De acuerdo con lo expresado por el legislador, el hecho abre interrogantes sobre los protocolos de actuación en casos de exservidores públicos que son requeridos o investigados en el extranjero, especialmente cuando se trata de procesos vinculados a posibles investigaciones por delitos de alto impacto.

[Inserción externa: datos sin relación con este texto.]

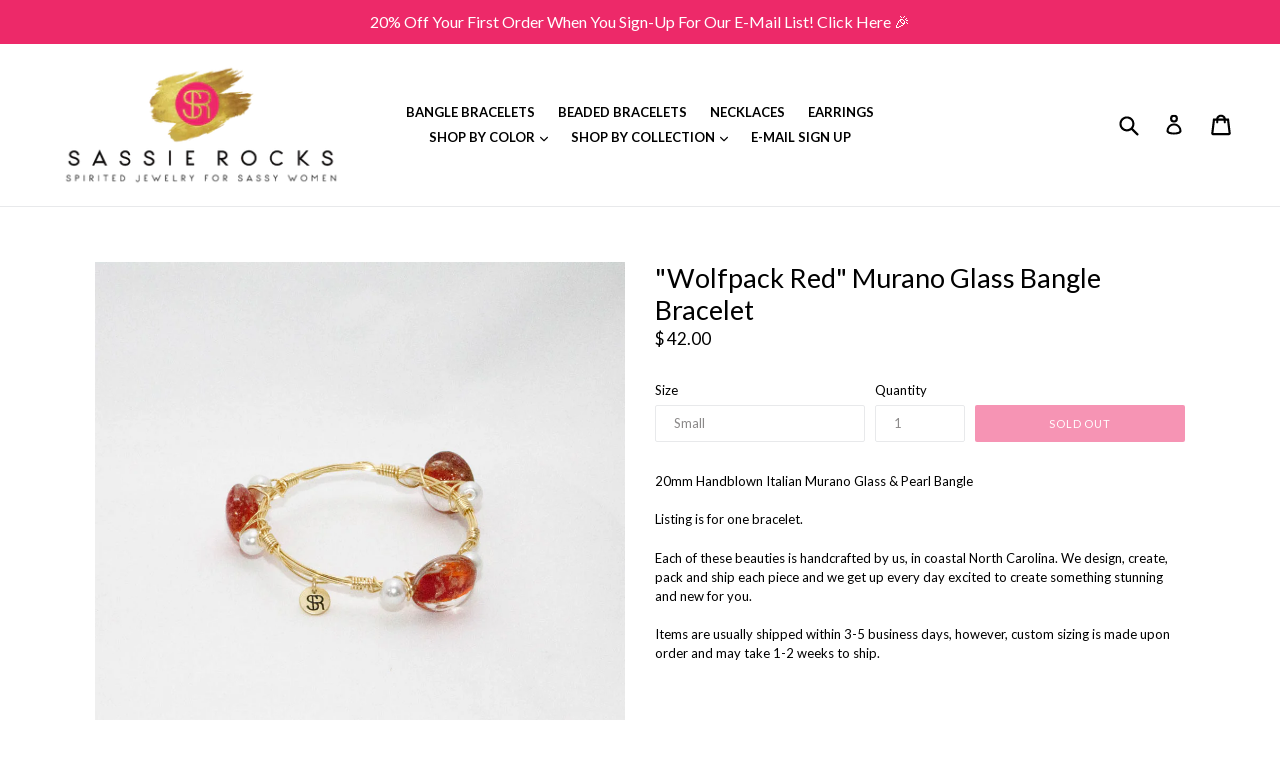

--- FILE ---
content_type: text/css
request_url: https://www.sassierocks.com/cdn/shop/t/9/assets/customevm.css?v=30743335299397648031542454753
body_size: -311
content:
.grid-view-item__link{text-align:center}#shopify-section-1523582209517 .page-width.text-center{background-color:#00000080;padding:20px 15px;max-width:630px;text-align:left;border-radius:4px;margin-left:100px}.index-section{padding-top:25px;padding-bottom:25px}.section-header{margin-bottom:25px}hr{margin:10px 0}.site-nav a{text-transform:uppercase;font-weight:700}.site-nav a:hover{color:#be9344}.site-footer{padding-top:30px;background-color:#be9344;padding-bottom:30px;margin-bottom:0}.site-footer__linklist-item a,.site-footer__newsletter label,.social-icons__link{color:#fff}.site-footer__linklist-item a:hover{color:#ed2969}.input-group__btn .btn{background-color:#ed2969}.product-single h2{margin-bottom:30px;text-align:center;font-weight:700}.hed{text-align:center}.hed span{font-weight:700}html{padding-bottom:0!important}.site-nav__dropdown{top:26px}.site-footer{background-color:#000}.site-footer__copyright--right .site-footer__payment-icons,.site-footer__copyright-content,.site-footer__copyright-content a{color:#fff}div#PopupSignupForm_0{display:none}
/*# sourceMappingURL=/cdn/shop/t/9/assets/customevm.css.map?v=30743335299397648031542454753 */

Fernández Noroña señaló que resulta relevante analizar cómo fue posible que ambos exfuncionarios quedaran bajo jurisdicción estadounidense sin una intervención visible de las autoridades mexicanas, lo que —dijo— debería ser parte de una revisión institucional más amplia.
Las declaraciones del senador se dan en medio del caso que involucra a excolaboradores del gobierno de Sinaloa, quienes han sido señalados en investigaciones internacionales relacionadas con presuntos vínculos con estructuras del crimen organizado, aunque los detalles del proceso continúan en desarrollo.
Hasta el momento, las autoridades federales no han emitido una postura ampliada sobre los señalamientos del legislador ni sobre las circunstancias específicas de la entrega de los exfuncionarios en territorio estadounidense.
El caso ha generado debate político en el Senado y ha reavivado la discusión sobre la cooperación entre México y Estados Unidos en investigaciones que involucran a exservidores públicos.